» **Arbeitsauftrag 1**: Seit welchem Jahr gab es laut dem Text zum Transformationsfonds in der Industrie faktisch keine Fortschritte mehr bei den Treibhausgas-Emissionen?
» **Arbeitsauftrag 2**: Gib aus dem Text zum Transformationsfonds die Stelle von "Besonderen Bedarf sieht" bis "Energieträger umgestellt werde." wortgetreu wieder.

Als besondere Stärke ihres Konzepts sehen Dullien, Rietzler und Tober weniger ein besonders großes Volumen – mit zunächst 120 Milliarden Euro hätte der Transformationsfonds ein Volumen von 3,5 Prozent des Bruttoninlandsprodukts -, sondern die Möglichkeit, rasch und gezielt investive Engstellen aufzulösen. Die entstehen, wenn erforderliche Investitionssummen in Schlüsselbereichen einzelne Unternehmen überfordern könnten, die gleichwohl als Schrittmacher bedeutend sind. "Bei der staatlichen Förderung geht es also weniger um gesamtwirtschaftlich exorbitante Summen als um ein schnelles, entschlossenes Handeln", so das IMK. Zudem könne "eine staatliche Beteiligung bei bestimmten klimafreundlichen Technologien das Vertrauen stärken, dass es die Regierung mit der Dekarbonisierung ernst meint, da der Staat bei einer Abkehr vom Dekarbonisierungskurs selber Verluste durch dann unrentable Beteiligungen erleiden würde". Das biete zusätzliche Anreize für private Investoren, auf technisch bereits mögliche, aber aktuell noch sehr teure Innovationen zu setzen.

Besonderen Bedarf sieht das IMK in der Industrie. Denn nach bedeutenden Reduktionen bei den Treibhausgas-Emissionen in den 1990er und 2000er Jahren habe es in diesem für die deutsche Volkswirtschaft zentralen Sektor seit 2010 "faktisch keine Fortschritte mehr gegeben". Das liege häufig daran, dass Optimierungsmöglichkeiten vorhandener Technologien weitgehend ausgereizt seien. Vor allem in Branchen wie der Stahlindustrie, der Grundstoffchemie oder der Zementproduktion, die für knapp 60 Prozent der Emissionen in der Industrie stehen, seien durchgreifende Verbesserungen nur machbar, wenn bei der Produktion nun beispielsweise grundlegend auf neue Energieträger umgestellt werde.

» **Übungsdaten**:
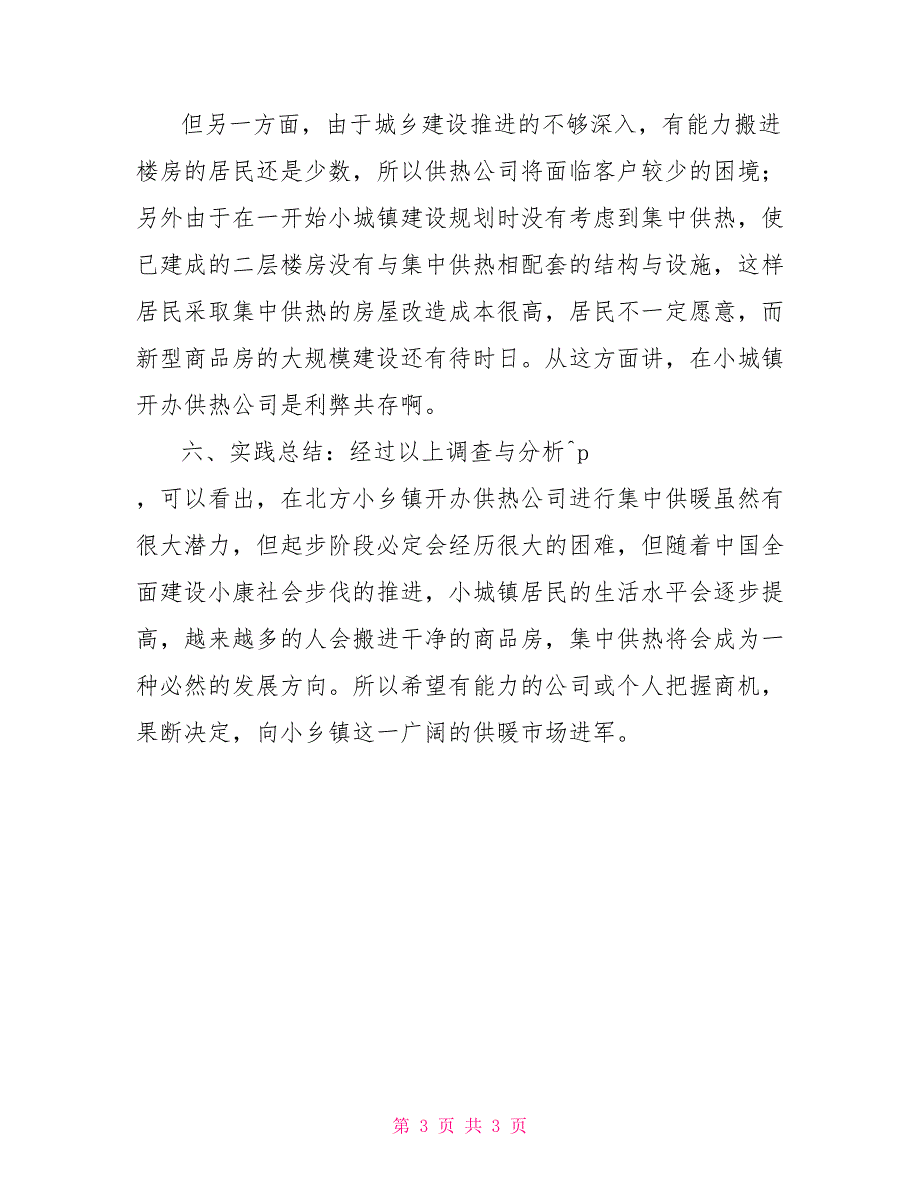 但另一方面，由于城乡建设推进的不够深入，有能力搬进楼房的居民还是少数，所以供热公司将面临客户较少的困境；另外由于在一开始小城镇建设规划时没有考虑到集中供热，使已建成的二层楼房没有与集中供热相配套的结构与设施，这样居民采取集中供热的房屋改造成本很高，居民不一定愿意，而新型商品房的大规模建设还有待时日。从这方面讲，在小城镇开办供热公司是利弊共存啊。

六、实践总结：经过以上调查与分析^p
，可以看出，在北方小乡镇开办供热公司进行集中供暖虽然有很大潜力，但起步阶段必定会经历很大的困难，但随着中国全面建设小康社会步伐的推进，小城镇居民的生活水平会逐步提高，越来越多的人会搬进干净的商品房，集中供热将会成为一种必然的发展方向。所以希望有能力的公司或个人把握商机，果断决定，向小乡镇这一广阔的供暖市场进军。

第 3 页 共 3 页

» **Schriftliche Lösung 1**: Seit 2010.

» **Schriftliche Lösung 2**:
Besonderen Bedarf sieht das IMK in der Industrie. Denn nach bedeutenden Reduktionen bei den Treibhausgas-Emissionen in den 1990er und 2000er Jahren habe es in diesem für die deutsche Volkswirtschaft zentralen Sektor seit 2010 "faktisch keine Fortschritte mehr gegeben". Das liege häufig daran, dass Optimierungsmöglichkeiten vorhandener Technologien weitgehend ausgereizt seien. Vor allem in Branchen wie der Stahlindustrie, der Grundstoffchemie oder der Zementproduktion, die für knapp 60 Prozent der Emissionen in der Industrie stehen, seien durchgreifende Verbesserungen nur machbar, wenn bei der Produktion nun beispielsweise grundlegend auf neue Energieträger umgestellt werde.